14.03.2023
Strompreisbremse: Verfassungsbeschwerde gegen Erlösabschöpfung
Gemeinsam mit 25 weiteren Betreibern von Solar-, Wind- und Biomassekraftwerken zieht der Stromanbieter Lichtblick vor das Bundesverfassungsgericht.

Quelle: energate

Die von der Bundesregierung zum 1. Dezember eingeführte Erlösabschöpfung sei eine "unzulässige Sonderabgabe", argumentiert die beauftragte Kanzlei Raue. Der Mechanismus verletzte die Berufsfreiheit und die Eigentumsgarantie der betroffenen Unternehmen. Bereits im November hatte die Kanzlei ein Gutachten im Auftrag von Lichtblick vorgelegt. Hauptangriffspunkt ist laut den Autoren Christian von Hammerstein und Anna von Bremen die Annahme von fiktiven Erlösen anhand der Börsenpreise anstelle von tatsächlich realisierten Erlösen. "Für den einzelnen Anlagenbetreiber kann dies je nach Großhandelspreisen zu Abschöpfungsbeträgen führen, die noch oberhalb seiner Erlöse liegen", heißt es jetzt in der Beschwerdeschrift. Auch die fehlende Begrenzung der Erlösabschöpfung auf den tatsächlichen Finanzbedarf sei rechtswidrig.

Die Verfassungsbeschwerde kommt zu einer Zeit, in der das eigentliche Problem, das zur Einführung der Erlösabschöpfung geführt hat, dank gesunkener Strompreise nicht mehr akut ist. Laut Lichtblick rechnet Bundesfinanzminister Christian Lindner (FDP) statt mit den ursprünglich geplanten 43 Mrd. nur noch mit 1,4 Mrd. Einnahmen durch die Erlösabschöpfung. Mit den Geldern wollte Berlin die Entlastung der Verbraucher im Rahmen der Strompreisbremse finanzieren, allein bis Juni waren 23 Mrd. Euro eingeplant. Zuletzt hatte Bundeswirtschaftsminister Robert Habeck angekündig, die bis zum 30. Juni laufende Abschöpfung nicht verlängern zu wollen. Trotzdem verteidigt Lichtblick den Gang nach Karlsruhe. "Es geht hier um eine verfassungsrechtliche Grundsatzfrage", betonte Markus Adam, Chefjurist von Lichtblick. Die Erlösabschöpfung sei ein schwerer politischer Fehler, "der sich nicht wiederholen darf". Der Staat habe mit dem Steuerrecht ein starkes und ausreichendes Instrument, um Unternehmen an der Finanzierung öffentlicher Aufgaben zu beteiligen.
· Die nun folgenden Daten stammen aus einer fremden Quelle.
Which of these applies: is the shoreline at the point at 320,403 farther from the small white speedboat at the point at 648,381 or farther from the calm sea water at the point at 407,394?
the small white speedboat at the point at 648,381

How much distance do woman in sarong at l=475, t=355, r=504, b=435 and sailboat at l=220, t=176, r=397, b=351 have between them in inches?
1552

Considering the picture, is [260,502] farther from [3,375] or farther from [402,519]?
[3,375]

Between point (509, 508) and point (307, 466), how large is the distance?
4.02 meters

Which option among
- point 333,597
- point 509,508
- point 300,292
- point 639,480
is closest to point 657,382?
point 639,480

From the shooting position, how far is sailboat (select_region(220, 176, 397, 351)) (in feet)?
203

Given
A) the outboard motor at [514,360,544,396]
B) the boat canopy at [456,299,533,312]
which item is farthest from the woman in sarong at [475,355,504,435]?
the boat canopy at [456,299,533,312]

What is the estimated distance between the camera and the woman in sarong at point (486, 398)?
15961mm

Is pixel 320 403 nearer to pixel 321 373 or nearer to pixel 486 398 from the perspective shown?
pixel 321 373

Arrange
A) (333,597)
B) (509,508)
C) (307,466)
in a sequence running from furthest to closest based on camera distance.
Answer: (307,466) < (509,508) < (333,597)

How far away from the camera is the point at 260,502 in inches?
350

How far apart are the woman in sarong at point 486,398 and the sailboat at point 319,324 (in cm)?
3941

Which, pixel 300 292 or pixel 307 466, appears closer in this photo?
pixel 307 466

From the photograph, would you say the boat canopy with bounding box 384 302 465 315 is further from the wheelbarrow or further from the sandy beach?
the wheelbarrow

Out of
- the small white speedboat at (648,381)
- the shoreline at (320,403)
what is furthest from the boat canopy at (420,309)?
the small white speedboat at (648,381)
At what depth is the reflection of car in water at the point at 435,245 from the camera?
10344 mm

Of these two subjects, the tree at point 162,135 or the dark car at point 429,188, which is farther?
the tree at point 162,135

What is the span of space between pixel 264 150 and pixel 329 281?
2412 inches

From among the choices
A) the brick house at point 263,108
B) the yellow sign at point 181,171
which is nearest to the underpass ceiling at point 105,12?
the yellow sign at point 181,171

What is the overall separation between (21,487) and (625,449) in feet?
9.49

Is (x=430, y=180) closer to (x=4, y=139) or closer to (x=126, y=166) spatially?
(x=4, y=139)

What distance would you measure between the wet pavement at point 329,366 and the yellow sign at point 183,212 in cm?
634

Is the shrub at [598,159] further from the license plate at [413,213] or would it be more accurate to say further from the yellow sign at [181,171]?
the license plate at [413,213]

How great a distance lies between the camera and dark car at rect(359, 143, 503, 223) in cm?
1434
Eine Übergewinnsteuer, wie sie auch für die Öl- oder Kohlebranche erhoben wird, wäre auch für Ökostromerzeuger der angemessene und rechtssichere Weg gewesen.

PPA-Markt eingebrochen

In den Augen der Kläger führt die Erlösabschöpfung dazu, dass insbesondere Solar- und Biomasseanlagen nicht wirtschaftlich weiter betrieben werden können oder ganze Geschäftsfelder bedroht sind. So sei der Markt für Direktlieferverträge (PPAs) für den Abschöpfungszeitraum eingebrochen. Ein Grund dafür ist, dass die Betreiber Erlöse auf der Umsatzebene abführen müssen, wobei die Kosten unberücksichtigt bleiben. Bei den gewährten Sicherheitszuschlägen seien PPA im Vergleich zur klassischen Direktvermarktung schlechter gestellt. Marktteilnehmer haben inzwischen reagiert und arbeiten mit sogenannten Stand-by-Klauseln, insbesondere für Altanlagen. Die Anlagen fahren vorübergehend in der Direktvermarktung, bis die Erlösabschöpfung voraussichtlich im Juni endet.